* Exercise prompt: Print the listing below exactly.

Records from a collection:
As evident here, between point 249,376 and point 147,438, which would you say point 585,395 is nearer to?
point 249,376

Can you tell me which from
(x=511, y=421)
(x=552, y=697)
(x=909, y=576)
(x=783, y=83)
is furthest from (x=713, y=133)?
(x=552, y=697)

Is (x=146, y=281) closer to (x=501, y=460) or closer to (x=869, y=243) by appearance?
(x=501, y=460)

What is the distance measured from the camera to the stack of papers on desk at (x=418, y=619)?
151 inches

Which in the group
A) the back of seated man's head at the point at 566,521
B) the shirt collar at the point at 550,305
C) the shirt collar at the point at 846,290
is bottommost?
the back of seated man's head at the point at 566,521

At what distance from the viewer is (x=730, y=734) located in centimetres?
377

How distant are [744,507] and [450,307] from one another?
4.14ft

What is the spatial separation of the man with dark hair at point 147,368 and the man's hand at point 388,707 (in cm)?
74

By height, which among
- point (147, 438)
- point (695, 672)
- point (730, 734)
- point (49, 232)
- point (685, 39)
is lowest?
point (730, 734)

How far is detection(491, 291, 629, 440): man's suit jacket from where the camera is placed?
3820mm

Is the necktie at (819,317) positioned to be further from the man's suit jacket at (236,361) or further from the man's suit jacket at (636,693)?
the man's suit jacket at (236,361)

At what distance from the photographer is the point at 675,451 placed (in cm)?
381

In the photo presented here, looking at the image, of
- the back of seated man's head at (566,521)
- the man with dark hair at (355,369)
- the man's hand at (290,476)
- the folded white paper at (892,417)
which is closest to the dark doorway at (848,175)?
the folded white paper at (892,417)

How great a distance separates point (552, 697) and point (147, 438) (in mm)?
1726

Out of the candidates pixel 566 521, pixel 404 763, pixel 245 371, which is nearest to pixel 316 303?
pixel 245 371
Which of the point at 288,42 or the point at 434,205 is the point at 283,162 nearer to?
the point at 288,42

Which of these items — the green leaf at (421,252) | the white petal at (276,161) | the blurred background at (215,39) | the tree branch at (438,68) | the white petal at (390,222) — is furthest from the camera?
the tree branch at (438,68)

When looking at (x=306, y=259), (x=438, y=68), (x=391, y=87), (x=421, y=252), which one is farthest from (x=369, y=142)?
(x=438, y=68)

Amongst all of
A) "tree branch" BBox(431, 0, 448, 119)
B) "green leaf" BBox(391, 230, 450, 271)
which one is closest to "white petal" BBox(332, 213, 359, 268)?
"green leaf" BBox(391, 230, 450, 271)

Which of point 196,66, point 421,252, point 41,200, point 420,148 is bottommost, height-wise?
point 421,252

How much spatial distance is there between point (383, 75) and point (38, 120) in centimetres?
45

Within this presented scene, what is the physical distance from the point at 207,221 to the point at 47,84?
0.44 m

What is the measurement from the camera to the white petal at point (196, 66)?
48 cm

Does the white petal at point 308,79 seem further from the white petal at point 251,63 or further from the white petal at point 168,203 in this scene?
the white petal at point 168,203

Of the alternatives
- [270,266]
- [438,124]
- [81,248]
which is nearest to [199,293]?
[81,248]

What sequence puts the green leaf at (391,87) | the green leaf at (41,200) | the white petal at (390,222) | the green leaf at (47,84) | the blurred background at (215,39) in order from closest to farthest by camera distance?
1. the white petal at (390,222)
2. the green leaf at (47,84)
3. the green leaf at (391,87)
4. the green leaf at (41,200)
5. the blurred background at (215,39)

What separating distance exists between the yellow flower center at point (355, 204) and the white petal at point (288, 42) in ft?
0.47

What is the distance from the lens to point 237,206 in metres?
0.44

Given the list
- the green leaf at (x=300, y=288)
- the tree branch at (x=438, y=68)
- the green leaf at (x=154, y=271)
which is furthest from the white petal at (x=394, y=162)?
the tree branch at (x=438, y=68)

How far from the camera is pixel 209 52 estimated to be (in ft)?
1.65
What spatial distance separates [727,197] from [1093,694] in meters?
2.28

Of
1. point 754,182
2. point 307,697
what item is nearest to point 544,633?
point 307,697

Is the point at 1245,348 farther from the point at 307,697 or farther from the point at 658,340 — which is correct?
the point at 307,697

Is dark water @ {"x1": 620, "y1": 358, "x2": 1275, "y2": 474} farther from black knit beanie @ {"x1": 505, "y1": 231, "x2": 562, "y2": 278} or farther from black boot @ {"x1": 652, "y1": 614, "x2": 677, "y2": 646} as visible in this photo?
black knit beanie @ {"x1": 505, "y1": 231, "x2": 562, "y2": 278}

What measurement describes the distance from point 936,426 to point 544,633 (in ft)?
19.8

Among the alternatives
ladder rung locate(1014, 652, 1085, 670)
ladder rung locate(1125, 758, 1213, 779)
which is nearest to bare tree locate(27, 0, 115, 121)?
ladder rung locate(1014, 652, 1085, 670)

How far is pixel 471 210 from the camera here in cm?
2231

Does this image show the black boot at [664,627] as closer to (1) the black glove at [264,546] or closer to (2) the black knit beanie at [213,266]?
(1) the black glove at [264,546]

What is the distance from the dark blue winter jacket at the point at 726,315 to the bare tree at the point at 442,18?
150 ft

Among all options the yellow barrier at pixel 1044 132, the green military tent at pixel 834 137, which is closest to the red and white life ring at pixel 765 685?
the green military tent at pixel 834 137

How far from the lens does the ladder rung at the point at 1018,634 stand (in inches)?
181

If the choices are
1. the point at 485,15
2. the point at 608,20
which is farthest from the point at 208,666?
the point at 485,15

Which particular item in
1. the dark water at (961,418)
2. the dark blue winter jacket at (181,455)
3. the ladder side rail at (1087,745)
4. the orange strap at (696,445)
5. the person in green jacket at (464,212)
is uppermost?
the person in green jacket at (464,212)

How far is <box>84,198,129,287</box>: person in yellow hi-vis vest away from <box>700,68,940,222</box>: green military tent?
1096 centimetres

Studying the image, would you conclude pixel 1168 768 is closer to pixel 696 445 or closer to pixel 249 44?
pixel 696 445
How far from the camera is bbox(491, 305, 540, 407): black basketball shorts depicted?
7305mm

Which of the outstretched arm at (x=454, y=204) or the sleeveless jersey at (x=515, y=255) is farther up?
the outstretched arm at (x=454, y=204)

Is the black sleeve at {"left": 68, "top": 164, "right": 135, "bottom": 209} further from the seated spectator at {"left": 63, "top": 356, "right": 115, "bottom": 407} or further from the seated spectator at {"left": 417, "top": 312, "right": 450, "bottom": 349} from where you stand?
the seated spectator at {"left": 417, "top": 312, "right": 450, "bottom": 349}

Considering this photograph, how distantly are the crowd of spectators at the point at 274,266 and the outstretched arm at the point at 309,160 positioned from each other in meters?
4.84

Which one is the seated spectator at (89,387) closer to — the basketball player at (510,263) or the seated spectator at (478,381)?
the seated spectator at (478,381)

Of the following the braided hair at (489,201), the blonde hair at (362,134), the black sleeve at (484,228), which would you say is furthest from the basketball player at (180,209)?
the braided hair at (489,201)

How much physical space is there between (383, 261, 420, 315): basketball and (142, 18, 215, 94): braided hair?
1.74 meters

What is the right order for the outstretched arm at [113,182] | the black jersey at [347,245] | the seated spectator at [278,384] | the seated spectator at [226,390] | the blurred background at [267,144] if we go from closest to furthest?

* Right answer:
As evident here, between point 249,376 and point 147,438, which would you say point 585,395 is nearer to?
point 249,376

Can you tell me which from
(x=511, y=421)
(x=552, y=697)
(x=909, y=576)
(x=783, y=83)
is furthest from (x=713, y=133)?
(x=552, y=697)

Is (x=146, y=281) closer to (x=501, y=460) or closer to (x=869, y=243) by appearance?
(x=501, y=460)

What is the distance measured from the camera to the stack of papers on desk at (x=418, y=619)?
151 inches

Which in the group
A) the back of seated man's head at the point at 566,521
B) the shirt collar at the point at 550,305
C) the shirt collar at the point at 846,290
is bottommost?
the back of seated man's head at the point at 566,521

At what distance from the viewer is (x=730, y=734) located in centimetres?
377

How distant are [744,507] and [450,307] from one another?
4.14ft

What is the spatial separation of the man with dark hair at point 147,368 and the man's hand at point 388,707 (in cm)?
74

By height, which among
- point (147, 438)
- point (695, 672)
- point (730, 734)
- point (49, 232)
- point (685, 39)
is lowest?
point (730, 734)

How far is detection(491, 291, 629, 440): man's suit jacket from where the camera is placed?
3820mm

Is the necktie at (819,317) positioned to be further from the man's suit jacket at (236,361) or further from the man's suit jacket at (636,693)?
the man's suit jacket at (236,361)

At what distance from the photographer is the point at 675,451 placed (in cm)?
381

In the photo presented here, looking at the image, of
- the back of seated man's head at (566,521)
- the man with dark hair at (355,369)
- the man's hand at (290,476)
- the folded white paper at (892,417)
which is closest to the dark doorway at (848,175)?
the folded white paper at (892,417)

How great a distance separates point (552, 697) and point (147, 438) (in mm)?
1726

Out of the candidates pixel 566 521, pixel 404 763, pixel 245 371, which is nearest to pixel 316 303?
pixel 245 371
Which of the point at 288,42 or the point at 434,205 is the point at 283,162 nearer to?
the point at 288,42

Which of these items — the green leaf at (421,252) | the white petal at (276,161) | the blurred background at (215,39) | the tree branch at (438,68) | the white petal at (390,222) — is furthest from the camera?
the tree branch at (438,68)

When looking at (x=306, y=259), (x=438, y=68), (x=391, y=87), (x=421, y=252), which one is farthest from (x=369, y=142)?
(x=438, y=68)

Amongst all of
A) "tree branch" BBox(431, 0, 448, 119)
B) "green leaf" BBox(391, 230, 450, 271)
which one is closest to "white petal" BBox(332, 213, 359, 268)?
"green leaf" BBox(391, 230, 450, 271)

Which of point 196,66, point 421,252, point 41,200, point 420,148 is bottommost, height-wise?
point 421,252

How much spatial distance is there between point (383, 75) and point (38, 120) in centimetres?
45

Within this presented scene, what is the physical distance from the point at 207,221 to the point at 47,84?
0.44 m

What is the measurement from the camera to the white petal at point (196, 66)?
48 cm

Does the white petal at point 308,79 seem further from the white petal at point 251,63 or further from the white petal at point 168,203 in this scene?
the white petal at point 168,203

Of the alternatives
- [270,266]
- [438,124]
- [81,248]
which is nearest to [199,293]?
[81,248]

What sequence puts the green leaf at (391,87) | the green leaf at (41,200) | the white petal at (390,222) | the green leaf at (47,84) | the blurred background at (215,39) in order from closest to farthest by camera distance?
1. the white petal at (390,222)
2. the green leaf at (47,84)
3. the green leaf at (391,87)
4. the green leaf at (41,200)
5. the blurred background at (215,39)

What separating distance exists between the yellow flower center at point (355, 204) and the white petal at point (288, 42) in ft?
0.47

What is the distance from the lens to point 237,206 in metres?
0.44

Given the list
- the green leaf at (x=300, y=288)
- the tree branch at (x=438, y=68)
- the green leaf at (x=154, y=271)
which is furthest from the white petal at (x=394, y=162)?
the tree branch at (x=438, y=68)

How far from the camera is pixel 209 52 estimated to be (in ft)?
1.65
What spatial distance separates [727,197] from [1093,694] in meters?
2.28

Of
1. point 754,182
2. point 307,697
what item is nearest to point 544,633?
point 307,697

Is the point at 1245,348 farther from the point at 307,697 or farther from the point at 658,340 — which is correct?
the point at 307,697

Is dark water @ {"x1": 620, "y1": 358, "x2": 1275, "y2": 474} farther from black knit beanie @ {"x1": 505, "y1": 231, "x2": 562, "y2": 278} or farther from black boot @ {"x1": 652, "y1": 614, "x2": 677, "y2": 646} as visible in this photo?
black knit beanie @ {"x1": 505, "y1": 231, "x2": 562, "y2": 278}

What measurement describes the distance from point 936,426 to point 544,633 (in ft)?
19.8

Among the alternatives
ladder rung locate(1014, 652, 1085, 670)
ladder rung locate(1125, 758, 1213, 779)
which is nearest to bare tree locate(27, 0, 115, 121)?
ladder rung locate(1014, 652, 1085, 670)

How far is pixel 471 210 from the camera here in cm?
2231

Does this image show the black boot at [664,627] as closer to (1) the black glove at [264,546] or closer to (2) the black knit beanie at [213,266]?
(1) the black glove at [264,546]

What is the distance from the dark blue winter jacket at the point at 726,315 to the bare tree at the point at 442,18?
150 ft

Among all options the yellow barrier at pixel 1044 132, the green military tent at pixel 834 137, which is closest to the red and white life ring at pixel 765 685?
the green military tent at pixel 834 137

How far from the lens does the ladder rung at the point at 1018,634 stand (in inches)?
181

If the choices are
1. the point at 485,15
2. the point at 608,20
which is farthest from the point at 208,666?
the point at 485,15

Which particular item in
1. the dark water at (961,418)
2. the dark blue winter jacket at (181,455)
3. the ladder side rail at (1087,745)
4. the orange strap at (696,445)
5. the person in green jacket at (464,212)
is uppermost?
the person in green jacket at (464,212)

How far is <box>84,198,129,287</box>: person in yellow hi-vis vest away from <box>700,68,940,222</box>: green military tent?
1096 centimetres

Studying the image, would you conclude pixel 1168 768 is closer to pixel 696 445 or closer to pixel 249 44?
pixel 696 445
How far from the camera is bbox(491, 305, 540, 407): black basketball shorts depicted?
7305mm

Which of the outstretched arm at (x=454, y=204) or the sleeveless jersey at (x=515, y=255) is farther up?
the outstretched arm at (x=454, y=204)

Is the black sleeve at {"left": 68, "top": 164, "right": 135, "bottom": 209} further from the seated spectator at {"left": 63, "top": 356, "right": 115, "bottom": 407} or further from the seated spectator at {"left": 417, "top": 312, "right": 450, "bottom": 349} from where you stand?
the seated spectator at {"left": 417, "top": 312, "right": 450, "bottom": 349}

Considering this photograph, how distantly are the crowd of spectators at the point at 274,266 and the outstretched arm at the point at 309,160 positioned from each other in meters?
4.84

Which one is the seated spectator at (89,387) closer to — the basketball player at (510,263) or the seated spectator at (478,381)?
the seated spectator at (478,381)

Of the following the braided hair at (489,201), the blonde hair at (362,134), the black sleeve at (484,228), which would you say is furthest from the basketball player at (180,209)?
the braided hair at (489,201)

How much physical space is there between (383, 261, 420, 315): basketball and (142, 18, 215, 94): braided hair?
1.74 meters

What is the right order for the outstretched arm at [113,182] | the black jersey at [347,245] | the seated spectator at [278,384] | the seated spectator at [226,390] | the blurred background at [267,144] if we go from closest to furthest?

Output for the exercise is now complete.